Recent FCC activities have included a broad notice of inquiry to examine the broadband industry practices of the communications sector and to make rules about it; the injection of itself into journalism with a “Future of Media” proceeding; and a prominent December 2010 ruling mandating certain “net neutrality” requirements on Internet service providers (to the consternation of many in Congress who hadn’t delegated such authority to the agency).

Indeed, far from embracing a hands-off stance let alone a pro-liberalization agenda, the FCC has occupied itself in the 21st Century communications era with contemplating new rules for multicast must-carry regulation, cable à la carte, media ownership restrictions, “indecency,” video game content, violence portrayal and wireless net neutrality.  The latter, while not a commandment in the neutrality order, seems to be the end game. Otherwise what will the agency do with itself in, say, 2020?

In the mobile and wireless space Droids, iPhones and all the rest are barely here. Premature bureaucratization of fresh industries is a major cost and insult of the knee-jerk regulatory state.  Markets exist to create information–about scarcities, unserviced areas, and about ways to expand and lower costs to impatient customers in the face of competition. “Rent controls” for wireless help undermine both that ground-level process, and the next (unseen and thus unreleted) evolutionary phase that would otherwise have come after.  The FCC proclaims a love for full-service broadband but its actions are those of institutionalizing non-service narrowband, compared to what we’d have in store if it gets out of the way.

It can’t be overstressed that not everything happening in the business world is a legitimate public policy issue. Most controversies belong in the realm of competitive enterprise.

The FCC clearly doesn’t agree.

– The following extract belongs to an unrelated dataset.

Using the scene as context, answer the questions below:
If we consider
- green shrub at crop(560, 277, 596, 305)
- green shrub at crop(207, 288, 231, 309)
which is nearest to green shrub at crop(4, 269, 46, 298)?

Its premises are that markets and shareholder capitalism do not disperse economic power, and that political bodies do not concentrate economic power.

These are the opposite of reality, illustrated a bit in the FCC’s ironic simultaneus 5-0 approval of lowering fees on utility pole attachments access for telecommunications firms. Fixed-infrastructure price controls persist owing to a century of siloed regulation of great network industries as dinstinct from the cross industry partnerships that might otherwise have been underway for decades to resolve such “disputes”; And now, the false-adversarial model is being extended to wireless.

The radical egalitarianism with respect to rural service can impede technological advances and dealmaking needed to explode services in those areas. (And I’ve pointed out that I get zero service in southside Virginia).

Technologies proliferate; nowadays you can’t give away a VCR.  Youngsters born today may never know a world of of driving a car with no phone or GPS.

We must choose either liberalization of telecommunications or avenues for new centralized regulatory oversight and protracted legal battles. But with respect to the latter the burning of witches at the stake ended when the authorities stopped gratifying that desire. In this case the witches are the large service providers. It’s clear now that only Congress can restrain the FCC. The pending “resolution of disapproval” on net neutrality is a start, but more obscure issues like the data roaming mandate reveal how much work remains.